The logo of Meta Platforms' business group is seen in Brussels, Belgium December 6, 2022. (Reuters)
The logo of Meta Platforms' business group is seen in Brussels, Belgium December 6, 2022. (Reuters)

Meta Platforms has agreed to a A$50 million settlement ($31.85 million), Australia's privacy watchdog said on Tuesday, closing long-drawn, expensive legal proceedings for the Facebook parent over the Cambridge Analytica scandal.

The Office of the Australian Information Commissioner had alleged that personal information of some users was being disclosed to Facebook's personality quiz app, This is Your Digital Life, as part of the broader scandal.

The breaches were first reported by the Guardian in early 2018, and Facebook received fines from regulators in the United States and the UK in 2019.

Australia's privacy regulator has been caught up in the legal battle with Meta since 2020. The personal data of 311,127 Australian Facebook users was "exposed to the risk of being disclosed" to consulting firm Cambridge Analytica and used for profiling purposes, according to the 2020 statement.

It convinced the high court in March 2023 to not hear an appeal, which is considered to be a win that allowed the watchdog to continue its prosecution.

In June 2023, the country's federal court ordered Meta and the privacy commissioner to enter mediation.

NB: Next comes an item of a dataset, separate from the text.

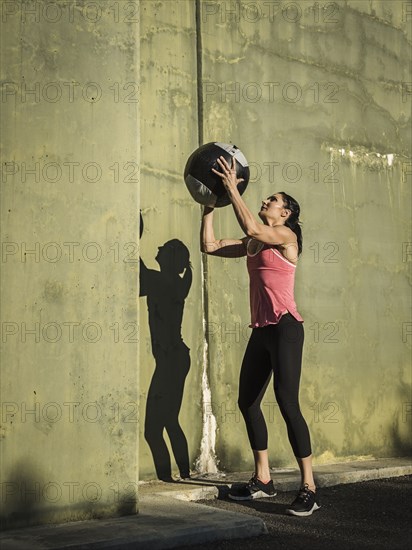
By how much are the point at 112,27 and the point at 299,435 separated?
2.73 m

"Today's settlement represents the largest ever payment dedicated to addressing concerns about the privacy of individuals in Australia," the Australian Information Commissioner Elizabeth Tydd said.

Cambridge Analytica, a British consulting firm, was known to have kept personal data of millions of Facebook users without their permission, before using the data predominantly for political advertising, including assisting Donald Trump and the Brexit campaign in the UK.

A Meta spokesperson told Reuters that the company had settled the lawsuit in Australia on a no admission basis, closing a chapter on allegations regarding past practices of the firm.